Results:  The mean diameter of type 2a nodules was significantly smaller than that of other LBH589 mouse HCC types (P < 0.05). Overall, moderately differentiated HCC was the predominant histological type, except for type 2a, all of which were well-differentiated HCC. The percentage of poorly differentiated HCC was significantly higher

in type 2c nodules (19%) than in other HCC types (P < 0.01). The percentage of Lens culinaris agglutinin-reactive α-fetoprotein (AFP-L3) positivity was significantly higher in type 2c nodules (55%) than in other HCC types (P < 0.01). Classification on B-mode ultrasonography was correlated with the histological differentiation and serum level, an indicator of a poor prognosis. Conclusion:  The malignant potential of type 2a is the lowest and that of type 2c is the highest, both histologically and serologically. Assessment of PD0325901 solubility dmso the malignant potential of small, hypervascular HCC is possible by B-mode ultrasonography. “
“Divalent metal-ion transporter-1 (DMT1)

is required for iron uptake by the intestine and developing erythroid cells.
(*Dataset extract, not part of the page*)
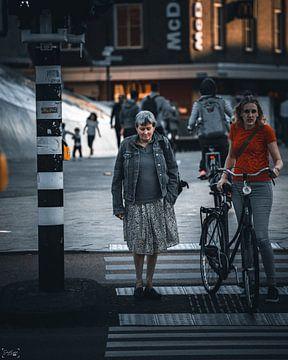 wanneer je rustig aan het wachten bent bij het stoplicht van Sabine Brederode Photography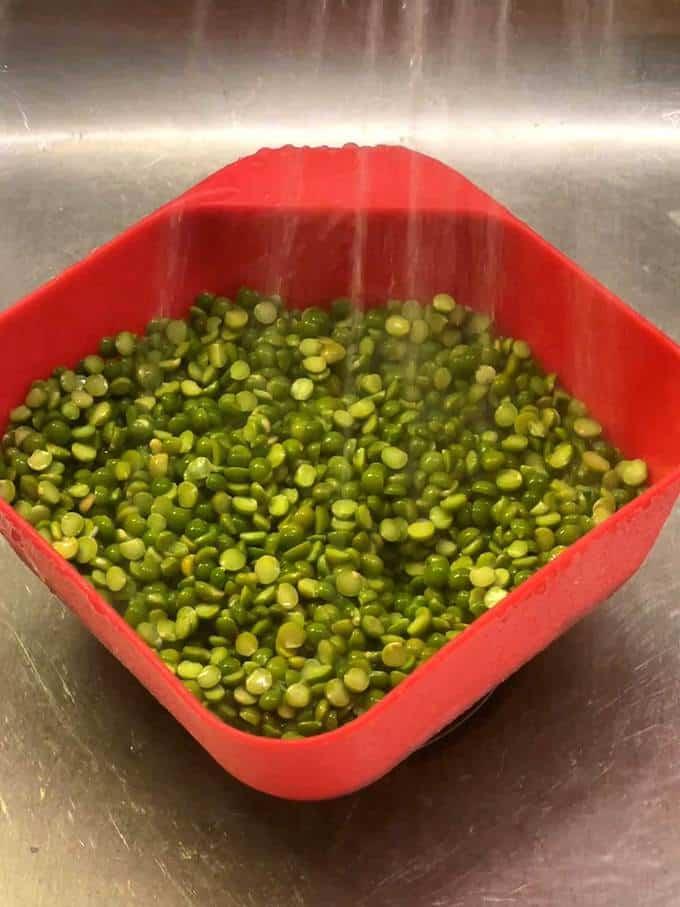 Rinsing the split peas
DMT1 is also present in the liver, where it has been implicated in the uptake of transferrin-bound iron (TBI) and non-transferrin-bound iron (NTBI), which appears in the plasma during iron overload. To test the hypothesis that DMT1 is required for hepatic iron uptake, we examined mice with the Dmt1 gene selectively inactivated in hepatocytes (Dmt1liv/liv). We found that Dmt1liv/liv mice and controls (Dmt1flox/flox) did not differ in terms of hepatic iron concentrations or other parameters of iron status. To determine whether hepatocyte DMT1 is required for hepatic iron accumulation,

we crossed Dmt1liv/liv mice with Hfe−/− and hypotransferrinemic (Trfhpx/hpx) mice that develop hepatic iron overload. Double-mutant Hfe−/−Dmt1liv/liv and Trfhpx/hpx;Dmt1liv/liv mice were found to accumulate similar amounts of hepatic iron as did their respective controls. To directly assess the role of DMT1 in NTBI and TBI uptake, we injected 59Fe-labeled ferric citrate (for NTBI) or 59Fe-transferrin into plasma of Dmt1liv/liv and Dmt1flox/flox mice and measured uptake of 59Fe by the liver. Dmt1liv/liv mice displayed no impairment of hepatic NTBI uptake, but TBI uptake was 40% lower. Hepatic levels of transferrin receptors 1 and 2 and ZRT/IRT-like protein 14, which may 上海皓元医药股份有限公司 also participate in iron uptake, were unaffected in Dmt1liv/liv mice. Additionally, liver iron levels were unaffected in Dmt1liv/liv mice fed an iron-deficient diet. Conclusion: Hepatocyte DMT1 is dispensable for hepatic iron accumulation and NTBI uptake. Although hepatocyte DMT1 is partially required for hepatic TBI uptake, hepatic iron levels were unaffected in Dmt1liv/liv mice, suggesting that this pathway is a minor contributor to the iron economy of the liver. (Hepatology 2013;58:788–798) A typical adult male has roughly 4 g of total body iron, including approximately 1 g of iron stores.